··· READING PASSAGE ···

According to one or more embodiments of the present disclosure, an example provides a method of generating a spatial video, including:

- shooting a first frame queue by a first camera and shooting a second frame queue by a second camera, where the first frame queue includes at least one first-eye video frame, and the second frame queue includes at least one second-eye video frame;
- performing encoding processing on the first-eye video frame and the second-eye video frame to obtain media data of a target spatial video; and
- generating a target video file of the target spatial video according to the media data and codec specific data of the target spatial video, where the codec specific data includes first-eye codec specific data and second-eye codec specific data.

According to one or more embodiments of the present disclosure, in an example of the method of the above example, where the generating a target video file of the target spatial video according to the media data and codec specific data of the target spatial video includes:

- storing the media data into a media data chunk of the target video file; and
- storing the codec specific data into a metadata block of the target video file in response to completion of storing the media data, to obtain the target video file of the target spatial video.

According to one or more embodiments of the present disclosure, in an example according to the method of the above example, the first-eye codec specific data and the second-eye codec specific data are stored in different configuration information sub-data chunk of the metadata block.

According to one or more embodiments of the present disclosure, in an example according to the method of the above example, where the media data includes continuous video frame data, where the performing encoding processing on the first-eye video frame and the second-eye video frame to obtain media data of a target spatial video, including:

- determining a first-eye video frame currently to be encoded in the first frame queue and a second-eye video frame currently to be encoded in the second frame queue, where a timestamp of the first-eye video frame currently to be encoded and a timestamp of the second-eye video frame currently to be encoded match with each other; and
- performing encoding processing on the first-eye video frame currently to be encoded to obtain a first-eye video frame data, and performing encoding processing on the second-eye video frame currently to be encoded to obtain a second-eye video frame data.

For example, the storing the media data into a media data chunk of the target video file includes:

- packaging the first-eye video frame data and the second-eye video frame data into current video frame data of the target spatial video, and storing the current video frame data into the media data chunk of the target video file.

According to one or more embodiments of the present disclosure, in an example according to the method of the above example, before the determining a first-eye video frame currently to be encoded in the first frame queue and a second-eye video frame currently to be encoded in the second frame queue, further including:

Adding a first-eye identifier to the first-eye video frame in the first frame queue and adding a second-eye identifier to the second-eye video frame in the second frame queue.

According to one or more embodiments of the present disclosure, an example provides a method of playing a spatial video, including:

- obtaining codec specific data and media data in a target video file, where the target video file is a video file of a target spatial video, and the codec specific data includes first-eye codec specific data and second-eye codec specific data;
- performing decoding processing on the media data according to the codec specific data to obtain a first-eye video stream and a second-eye video stream, where video frames on same positions of the first-eye video stream and the second-eye video stream have timestamps that match with each other; and
- playing the first-eye video stream on a first-eye display screen and playing the second-eye video stream on a second-eye display screen, where the first-eye video stream is played synchronously with the second-eye video stream.

···

WORK INSTRUCTIONS:
- A) Write out everything in the spatial video passage from "- packaging the" down to "second frame queue.".
- B) Continue the passage on generating and playing spatial video, starting after its final sentence.
The items that follow are not needed for anything here.

··· INFORMATION PROVIDED ···

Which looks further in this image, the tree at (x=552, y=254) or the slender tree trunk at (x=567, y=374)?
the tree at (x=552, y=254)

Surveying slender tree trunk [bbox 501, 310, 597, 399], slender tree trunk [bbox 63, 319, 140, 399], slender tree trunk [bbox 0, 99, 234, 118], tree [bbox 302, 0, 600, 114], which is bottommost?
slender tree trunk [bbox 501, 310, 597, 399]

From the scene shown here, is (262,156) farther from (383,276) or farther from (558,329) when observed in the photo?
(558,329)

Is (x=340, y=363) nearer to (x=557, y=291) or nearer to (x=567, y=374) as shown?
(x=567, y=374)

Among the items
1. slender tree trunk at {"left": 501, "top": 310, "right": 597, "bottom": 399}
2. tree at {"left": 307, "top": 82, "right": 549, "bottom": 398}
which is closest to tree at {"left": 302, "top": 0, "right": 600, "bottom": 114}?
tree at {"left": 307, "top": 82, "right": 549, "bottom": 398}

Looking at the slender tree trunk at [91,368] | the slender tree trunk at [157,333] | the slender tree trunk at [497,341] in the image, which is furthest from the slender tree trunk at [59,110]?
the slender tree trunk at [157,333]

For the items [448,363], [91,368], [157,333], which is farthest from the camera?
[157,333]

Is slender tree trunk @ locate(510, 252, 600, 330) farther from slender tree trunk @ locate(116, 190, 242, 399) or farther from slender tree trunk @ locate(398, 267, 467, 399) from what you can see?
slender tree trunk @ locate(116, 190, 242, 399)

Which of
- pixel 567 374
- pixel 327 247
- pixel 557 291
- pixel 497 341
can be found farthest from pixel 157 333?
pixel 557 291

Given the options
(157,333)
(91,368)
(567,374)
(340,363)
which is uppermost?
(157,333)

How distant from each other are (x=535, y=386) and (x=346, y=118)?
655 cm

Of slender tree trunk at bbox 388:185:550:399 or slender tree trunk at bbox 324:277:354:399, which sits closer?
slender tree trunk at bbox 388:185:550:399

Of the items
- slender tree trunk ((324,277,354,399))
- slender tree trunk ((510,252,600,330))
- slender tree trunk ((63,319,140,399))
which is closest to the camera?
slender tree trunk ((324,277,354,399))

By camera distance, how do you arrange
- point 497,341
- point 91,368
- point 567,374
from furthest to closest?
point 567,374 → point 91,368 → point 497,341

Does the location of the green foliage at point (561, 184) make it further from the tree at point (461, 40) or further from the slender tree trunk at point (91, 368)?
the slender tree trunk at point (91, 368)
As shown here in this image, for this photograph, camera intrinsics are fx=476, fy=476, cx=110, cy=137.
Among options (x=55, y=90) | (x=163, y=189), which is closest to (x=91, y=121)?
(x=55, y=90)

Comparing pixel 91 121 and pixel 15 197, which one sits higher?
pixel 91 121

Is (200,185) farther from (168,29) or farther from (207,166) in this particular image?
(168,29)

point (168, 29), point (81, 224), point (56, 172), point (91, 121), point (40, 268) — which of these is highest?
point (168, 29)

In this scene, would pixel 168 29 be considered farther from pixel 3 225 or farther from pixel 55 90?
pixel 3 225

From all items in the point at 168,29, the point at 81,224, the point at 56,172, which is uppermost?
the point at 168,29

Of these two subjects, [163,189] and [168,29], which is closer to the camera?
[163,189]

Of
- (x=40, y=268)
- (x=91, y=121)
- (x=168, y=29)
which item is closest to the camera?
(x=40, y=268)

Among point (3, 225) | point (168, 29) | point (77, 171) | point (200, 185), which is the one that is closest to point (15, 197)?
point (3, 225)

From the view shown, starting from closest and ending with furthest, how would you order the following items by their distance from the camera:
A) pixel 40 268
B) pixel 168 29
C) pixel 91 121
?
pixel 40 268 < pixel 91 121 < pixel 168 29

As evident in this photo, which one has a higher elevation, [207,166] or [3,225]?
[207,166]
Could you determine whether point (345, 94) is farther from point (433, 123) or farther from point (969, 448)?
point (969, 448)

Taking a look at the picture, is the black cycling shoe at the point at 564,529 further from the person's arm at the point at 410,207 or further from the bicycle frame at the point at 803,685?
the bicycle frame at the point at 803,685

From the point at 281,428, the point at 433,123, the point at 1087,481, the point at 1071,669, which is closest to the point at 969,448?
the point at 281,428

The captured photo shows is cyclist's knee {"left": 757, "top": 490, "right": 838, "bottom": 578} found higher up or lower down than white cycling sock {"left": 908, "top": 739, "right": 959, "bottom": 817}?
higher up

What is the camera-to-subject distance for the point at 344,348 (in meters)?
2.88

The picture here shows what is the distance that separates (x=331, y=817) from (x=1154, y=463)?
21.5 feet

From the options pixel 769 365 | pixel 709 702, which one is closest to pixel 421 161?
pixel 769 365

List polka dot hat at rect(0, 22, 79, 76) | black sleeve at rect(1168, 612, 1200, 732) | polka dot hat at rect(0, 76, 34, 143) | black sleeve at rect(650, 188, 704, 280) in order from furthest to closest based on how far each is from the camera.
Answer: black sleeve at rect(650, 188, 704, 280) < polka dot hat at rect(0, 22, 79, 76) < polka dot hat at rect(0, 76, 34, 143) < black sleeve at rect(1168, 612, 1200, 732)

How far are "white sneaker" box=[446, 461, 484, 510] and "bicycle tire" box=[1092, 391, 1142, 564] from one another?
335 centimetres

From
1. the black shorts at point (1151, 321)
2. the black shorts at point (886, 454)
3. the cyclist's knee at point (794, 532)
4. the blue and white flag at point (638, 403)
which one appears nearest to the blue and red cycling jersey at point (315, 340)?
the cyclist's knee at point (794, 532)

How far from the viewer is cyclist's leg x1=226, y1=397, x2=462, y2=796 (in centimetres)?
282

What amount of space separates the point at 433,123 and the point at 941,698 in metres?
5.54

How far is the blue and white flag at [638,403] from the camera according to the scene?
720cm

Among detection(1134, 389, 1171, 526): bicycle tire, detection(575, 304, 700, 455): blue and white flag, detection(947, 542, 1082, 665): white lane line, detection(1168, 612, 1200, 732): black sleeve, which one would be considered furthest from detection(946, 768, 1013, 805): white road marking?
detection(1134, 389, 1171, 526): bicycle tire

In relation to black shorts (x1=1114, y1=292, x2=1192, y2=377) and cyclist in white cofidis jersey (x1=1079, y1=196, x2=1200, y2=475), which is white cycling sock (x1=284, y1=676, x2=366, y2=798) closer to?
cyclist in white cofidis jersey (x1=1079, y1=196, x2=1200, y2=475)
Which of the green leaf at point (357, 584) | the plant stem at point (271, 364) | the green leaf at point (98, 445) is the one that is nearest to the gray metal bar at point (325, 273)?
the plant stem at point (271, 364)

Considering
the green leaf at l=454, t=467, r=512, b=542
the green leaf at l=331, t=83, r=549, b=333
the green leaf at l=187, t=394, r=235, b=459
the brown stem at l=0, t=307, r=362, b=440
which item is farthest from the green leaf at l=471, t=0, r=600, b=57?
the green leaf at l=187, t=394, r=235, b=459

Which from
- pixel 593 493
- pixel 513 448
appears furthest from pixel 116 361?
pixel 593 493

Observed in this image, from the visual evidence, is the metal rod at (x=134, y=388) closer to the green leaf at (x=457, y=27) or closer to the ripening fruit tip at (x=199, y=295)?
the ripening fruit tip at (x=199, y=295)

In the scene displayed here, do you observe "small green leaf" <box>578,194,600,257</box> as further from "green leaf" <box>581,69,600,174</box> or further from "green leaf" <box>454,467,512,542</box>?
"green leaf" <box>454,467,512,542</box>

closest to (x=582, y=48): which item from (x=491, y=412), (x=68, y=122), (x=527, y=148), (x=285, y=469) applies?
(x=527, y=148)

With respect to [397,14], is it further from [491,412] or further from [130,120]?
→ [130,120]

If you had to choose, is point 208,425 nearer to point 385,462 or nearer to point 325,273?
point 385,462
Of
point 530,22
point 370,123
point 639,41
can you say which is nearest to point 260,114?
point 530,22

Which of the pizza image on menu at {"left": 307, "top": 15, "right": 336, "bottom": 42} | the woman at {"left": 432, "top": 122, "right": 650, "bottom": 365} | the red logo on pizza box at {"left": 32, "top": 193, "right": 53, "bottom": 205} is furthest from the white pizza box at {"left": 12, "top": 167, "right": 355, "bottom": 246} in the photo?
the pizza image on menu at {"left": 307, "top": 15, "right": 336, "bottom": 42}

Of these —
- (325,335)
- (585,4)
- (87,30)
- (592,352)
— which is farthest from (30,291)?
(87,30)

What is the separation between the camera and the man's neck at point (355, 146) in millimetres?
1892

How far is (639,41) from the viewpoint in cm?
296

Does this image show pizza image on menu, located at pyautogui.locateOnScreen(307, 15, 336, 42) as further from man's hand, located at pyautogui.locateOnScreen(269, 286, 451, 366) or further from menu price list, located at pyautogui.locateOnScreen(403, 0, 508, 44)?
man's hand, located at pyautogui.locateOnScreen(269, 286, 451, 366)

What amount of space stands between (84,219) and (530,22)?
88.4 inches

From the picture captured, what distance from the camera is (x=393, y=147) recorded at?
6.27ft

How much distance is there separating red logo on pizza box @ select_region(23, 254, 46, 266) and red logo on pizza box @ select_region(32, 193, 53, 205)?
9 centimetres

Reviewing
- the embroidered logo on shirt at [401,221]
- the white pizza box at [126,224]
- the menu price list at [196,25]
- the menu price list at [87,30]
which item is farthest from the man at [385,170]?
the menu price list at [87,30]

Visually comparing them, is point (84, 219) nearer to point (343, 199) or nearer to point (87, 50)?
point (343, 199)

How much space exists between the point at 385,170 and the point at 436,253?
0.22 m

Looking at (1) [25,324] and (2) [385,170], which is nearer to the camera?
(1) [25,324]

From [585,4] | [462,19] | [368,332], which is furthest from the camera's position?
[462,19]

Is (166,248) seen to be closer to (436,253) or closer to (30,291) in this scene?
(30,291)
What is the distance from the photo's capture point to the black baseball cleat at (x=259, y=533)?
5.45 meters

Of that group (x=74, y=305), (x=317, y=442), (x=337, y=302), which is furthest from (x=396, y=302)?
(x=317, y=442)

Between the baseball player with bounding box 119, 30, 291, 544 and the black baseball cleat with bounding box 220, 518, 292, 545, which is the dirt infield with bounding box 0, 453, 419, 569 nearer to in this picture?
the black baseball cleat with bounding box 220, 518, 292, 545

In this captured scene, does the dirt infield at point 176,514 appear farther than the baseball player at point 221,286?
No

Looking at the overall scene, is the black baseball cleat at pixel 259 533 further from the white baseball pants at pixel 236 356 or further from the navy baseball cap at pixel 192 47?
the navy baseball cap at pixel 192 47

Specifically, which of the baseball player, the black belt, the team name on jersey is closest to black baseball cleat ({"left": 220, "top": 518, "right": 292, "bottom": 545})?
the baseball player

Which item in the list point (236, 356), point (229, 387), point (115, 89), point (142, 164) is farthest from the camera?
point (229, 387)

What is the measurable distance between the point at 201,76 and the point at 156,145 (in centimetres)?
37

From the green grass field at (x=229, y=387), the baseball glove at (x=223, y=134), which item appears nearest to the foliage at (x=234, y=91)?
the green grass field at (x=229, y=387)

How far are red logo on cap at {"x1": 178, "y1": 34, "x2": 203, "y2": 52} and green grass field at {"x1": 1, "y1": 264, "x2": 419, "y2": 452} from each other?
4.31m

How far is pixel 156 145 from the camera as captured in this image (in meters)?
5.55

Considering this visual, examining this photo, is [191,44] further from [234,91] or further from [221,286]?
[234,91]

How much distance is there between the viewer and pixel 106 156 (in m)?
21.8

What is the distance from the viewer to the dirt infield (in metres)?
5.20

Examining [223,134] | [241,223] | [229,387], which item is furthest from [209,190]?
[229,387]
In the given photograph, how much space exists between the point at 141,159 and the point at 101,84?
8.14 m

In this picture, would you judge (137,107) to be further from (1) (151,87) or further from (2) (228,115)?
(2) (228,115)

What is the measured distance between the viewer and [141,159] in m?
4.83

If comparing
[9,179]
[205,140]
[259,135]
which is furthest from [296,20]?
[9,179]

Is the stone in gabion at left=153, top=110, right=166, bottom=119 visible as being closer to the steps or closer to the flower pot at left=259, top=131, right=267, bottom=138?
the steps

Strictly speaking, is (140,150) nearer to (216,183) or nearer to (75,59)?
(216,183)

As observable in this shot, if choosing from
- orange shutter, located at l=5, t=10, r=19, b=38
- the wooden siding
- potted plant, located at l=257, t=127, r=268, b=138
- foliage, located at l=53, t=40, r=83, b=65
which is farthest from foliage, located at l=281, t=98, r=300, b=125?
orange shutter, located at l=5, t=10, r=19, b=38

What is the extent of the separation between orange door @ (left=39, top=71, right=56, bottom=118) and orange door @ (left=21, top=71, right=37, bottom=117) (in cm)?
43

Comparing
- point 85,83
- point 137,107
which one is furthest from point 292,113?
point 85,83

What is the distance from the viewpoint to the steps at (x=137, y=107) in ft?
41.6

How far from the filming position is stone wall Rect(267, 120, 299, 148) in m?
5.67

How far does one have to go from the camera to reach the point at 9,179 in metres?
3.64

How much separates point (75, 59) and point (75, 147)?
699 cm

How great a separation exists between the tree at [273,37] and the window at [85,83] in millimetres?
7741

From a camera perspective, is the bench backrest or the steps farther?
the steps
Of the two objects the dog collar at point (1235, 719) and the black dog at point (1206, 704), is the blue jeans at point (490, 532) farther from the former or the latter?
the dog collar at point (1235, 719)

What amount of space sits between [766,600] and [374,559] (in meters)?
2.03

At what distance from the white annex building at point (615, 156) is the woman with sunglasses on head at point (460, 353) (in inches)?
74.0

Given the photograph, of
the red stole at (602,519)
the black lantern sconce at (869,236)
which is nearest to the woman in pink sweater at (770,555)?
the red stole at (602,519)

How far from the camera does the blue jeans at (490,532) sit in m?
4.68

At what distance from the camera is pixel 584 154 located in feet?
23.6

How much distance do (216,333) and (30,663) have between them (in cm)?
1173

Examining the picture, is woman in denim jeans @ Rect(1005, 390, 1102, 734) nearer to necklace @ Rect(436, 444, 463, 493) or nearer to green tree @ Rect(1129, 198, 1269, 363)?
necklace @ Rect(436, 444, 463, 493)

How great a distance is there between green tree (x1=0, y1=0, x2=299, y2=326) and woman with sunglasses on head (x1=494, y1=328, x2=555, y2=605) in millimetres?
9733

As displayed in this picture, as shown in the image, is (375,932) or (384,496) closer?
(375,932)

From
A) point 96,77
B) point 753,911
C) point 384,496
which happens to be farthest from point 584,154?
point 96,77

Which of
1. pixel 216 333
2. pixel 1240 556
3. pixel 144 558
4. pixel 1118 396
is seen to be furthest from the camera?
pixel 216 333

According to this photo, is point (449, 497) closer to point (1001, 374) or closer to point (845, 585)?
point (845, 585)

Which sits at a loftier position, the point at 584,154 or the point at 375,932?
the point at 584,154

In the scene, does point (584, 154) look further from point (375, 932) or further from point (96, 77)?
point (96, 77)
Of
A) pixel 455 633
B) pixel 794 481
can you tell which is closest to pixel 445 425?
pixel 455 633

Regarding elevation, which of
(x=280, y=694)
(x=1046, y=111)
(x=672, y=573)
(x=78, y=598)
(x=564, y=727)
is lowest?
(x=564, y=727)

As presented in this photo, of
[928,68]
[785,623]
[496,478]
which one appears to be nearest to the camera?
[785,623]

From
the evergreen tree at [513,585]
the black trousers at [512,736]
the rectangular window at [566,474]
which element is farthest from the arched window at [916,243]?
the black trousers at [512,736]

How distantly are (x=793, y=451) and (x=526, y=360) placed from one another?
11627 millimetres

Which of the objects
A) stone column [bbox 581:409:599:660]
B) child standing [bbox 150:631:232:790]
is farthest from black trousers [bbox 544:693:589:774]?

···

THE RESPONSES:
- A)
- packaging the first-eye video frame data and the second-eye video frame data into current video frame data of the target spatial video, and storing the current video frame data into the media data chunk of the target video file.

According to one or more embodiments of the present disclosure, in an example according to the method of the above example, before the determining a first-eye video frame currently to be encoded in the first frame queue and a second-eye video frame currently to be encoded in the second frame queue, further including:

Adding a first-eye identifier to the first-eye video frame in the first frame queue and adding a second-eye identifier to the second-eye video frame in the second frame queue.

- B)
According to one or more embodiments of the present disclosure, in an example according to the method of the above example, the obtaining codec specific data and media data in a target video file includes:

- performing parsing on the metadata block of the target video file to obtain codec specific data of the target spatial video; and
- performing parsing on the media data chunk of the target video file to obtain the media data of the target spatial video.

According to one or more embodiments of the present disclosure, in an example according to the method of the above example, the obtaining codec specific data of a target spatial video, including:

- obtaining first-eye codec specific data of the target spatial video from a first configuration information sub-data chunk of the metadata block; and
- obtaining second-eye codec specific data of the target spatial video from a second configuration information sub-data chunk of the metadata block.

According to one or more embodiments of the present disclosure, in an example according to the method of the above example, where performing decoding processing on the media data according to the codec specific data to obtain a first-eye video stream and a second-eye video stream, includes:

- configuring a decoder according to the codec specific data; and
- after completion of the configuring, performing decoding processing on the media data through the decoder to obtain a first-eye video stream and a second-eye video stream.

According to one or more embodiments of the present disclosure, in an example according to the method of the above example, where the media data includes continuous video frame data, where the performing decoding processing on the media data through the decoder to obtain a first-eye video stream and a second-eye video stream, including:

- obtaining video frame data currently to be decoded according to an arrangement order of the video frame data;
- splitting the video frame data currently to be decoded to obtain the first-eye video frame data currently to be decoded and the second-eye video frame data currently to be decoded; and
- performing decoding processing on the first-eye video frame data currently to be decoded by the decoder to obtain one first-eye video frame in the first-eye video frame, and performing decoding processing on the second-eye video frame data currently to be decoded by the decode to obtain one second-eye video frame in the second-eye video frame.

According to one or more embodiments of the present disclosure, an example provides an apparatus for generating a spatial video, including:

- a shooting module configured to shoot a first frame queue by a first camera and shooting a second frame queue by a second camera, where the first frame queue includes at least one first-eye video frame, and the second frame queue includes at least one second-eye video frame;
- an encoding module configured to perform encoding processing on the first-eye video frame and the second-eye video frame to obtain media data of a target spatial video; and
- a generation module configured to generate a target video file of the target spatial video according to the media data and codec specific data of the target spatial video, where the codec specific data includes first-eye codec specific data and second-eye codec specific data.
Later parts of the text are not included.